Under fluoroscopic guidance and using the modified Seldinger technique, a six 
French arterial sheath was placed without difficulty into the right femoral 
artery.  We then proceeded with coronary angiography utilizing hand injections 
of Visipaque contrast due to renal insufficiency through six French FL4, six 
French diagnostic FL4 and a JR4 guide catheter.  After the completion of the 
interventional procedure, we also performed left heart catheterization. For 
purposes of completeness, the left heart catheterization findings will be 
described here.

FINDINGS                                                                        
1.   The left ventricular pressure was 185/20 millimeters of mercury. The 
aortic pressure was 185/56 millimeters of mercury.  There was diffuse moderate 
calcification of the entire coronary tree.
2.   The left main is a large vessel which bifurcates into the left anterior 
descending and left circumflex branches.  There is osteal 30 percent disease in 
the left main without dampening of the pressure on catheter engagement.

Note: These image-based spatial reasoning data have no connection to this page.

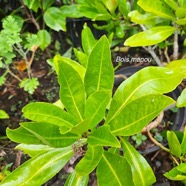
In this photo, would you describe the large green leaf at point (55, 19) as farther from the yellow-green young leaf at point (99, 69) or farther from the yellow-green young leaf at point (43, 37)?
the yellow-green young leaf at point (99, 69)

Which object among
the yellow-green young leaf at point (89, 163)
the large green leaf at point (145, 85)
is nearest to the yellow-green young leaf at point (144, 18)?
the large green leaf at point (145, 85)

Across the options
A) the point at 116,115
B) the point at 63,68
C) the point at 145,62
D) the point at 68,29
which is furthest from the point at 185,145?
the point at 68,29

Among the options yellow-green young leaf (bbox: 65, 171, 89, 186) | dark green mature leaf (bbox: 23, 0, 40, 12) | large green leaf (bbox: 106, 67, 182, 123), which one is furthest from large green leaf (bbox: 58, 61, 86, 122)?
dark green mature leaf (bbox: 23, 0, 40, 12)

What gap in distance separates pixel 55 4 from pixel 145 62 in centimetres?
65

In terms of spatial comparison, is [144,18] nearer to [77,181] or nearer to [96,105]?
[96,105]

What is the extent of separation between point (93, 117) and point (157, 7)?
1.36 feet

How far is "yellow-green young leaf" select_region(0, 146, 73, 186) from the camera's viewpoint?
1.03 metres

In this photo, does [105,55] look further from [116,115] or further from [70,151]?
[70,151]

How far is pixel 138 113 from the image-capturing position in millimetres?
953

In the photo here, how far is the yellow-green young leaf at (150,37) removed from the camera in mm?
1190

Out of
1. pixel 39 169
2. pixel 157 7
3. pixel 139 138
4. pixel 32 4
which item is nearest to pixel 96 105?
pixel 39 169

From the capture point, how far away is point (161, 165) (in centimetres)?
160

3.   The left anterior descending is a large vessel which wraps the coronary 
apex and gives rise to two to three diagonal branches of significance.  Again, 
there is moderate calcification of the proximal to mid vessel.  In the proximal 
vessel there is smooth 30 percent disease.  In the mid vessel beyond the second 
diagonal branch there is a lengthy area of 70 to 75 percent stenosis with mild 
patchy disease beyond.  The first diagonal branch is small to moderate in 
caliber and has proximal 80 percent disease. The second diagonal branch is 
similar in size and has no significant disease.
4.   The left circumflex is a large, anatomically nondominant vessel which, for 
all intents and purposes, gives rise to two major obtuse marginal branches.  In 
the proximal left circumflex there is smooth 30 percent disease.  In the mid 
vessel before the origin of a large second obtuse marginal branch, there is a 
second area of disease of approximately 60 percent severity.  The first obtuse 
marginal branch is medium in caliber and free of disease. The second obtuse 
marginal branch is large in caliber and has patchy 30 percent disease.
5.   The right coronary artery is a large, anatomically dominant vessel which 
is 100 percent occluded in its proximal segment, with TIMI Grade 0 flow beyond. 
There is minimal collateralization of a diseased PEA from the left coronary 
system.

After identification of acute occlusion of the right coronary artery, we went 
about attempting percutaneous intervention. The existing six French sheath was 
maintained in place.  Heparin at a dose of 5000 units by intravenous bolus was 
administered to achieve an activated clotting time in excess of 200 seconds.  
Later during the procedure, due to a large thrombus burden in the right 
coronary artery, Integrilin by intravenous single bolus and infusion at renal 
dosing, was administered.  The right coronary artery had already been 
selectively engaged initially utilizing a six French JR4 guide catheter.  We 
then obtained a 180 centimeter Asahi Prowater straight wire which we initially 
attempted to advance beyond the point of occlusion. Although we were able to 
advance this wire beyond the point of occlusion, we were unable to advance it 
beyond a bend in the mid vessel despite the use of an undilated 1.5 by 8 
millimeters Emerge balloon for back up.  We made multiple attempts and, 
unfortunately, lost guide catheter position.  We made further attempts with the 
use of a whisper wire but again were unsuccessful. At this point in time, we 
decided to change our strategy.  We removed the JR4 guide catheter and obtained 
a six French IMA guide catheter to allow for extra back up. We then obtained a 
0.14 inch Asahi Miracle Brothers wire. With some difficulty, we were able to 
successfully advance it into the distal right coronary artery beyond the bend 
in the mid vessel.  We then performed multiple predilatations utilizing a 1.5 
by 6 millimeters mini Trek balloon times multiple overlapping inflations.  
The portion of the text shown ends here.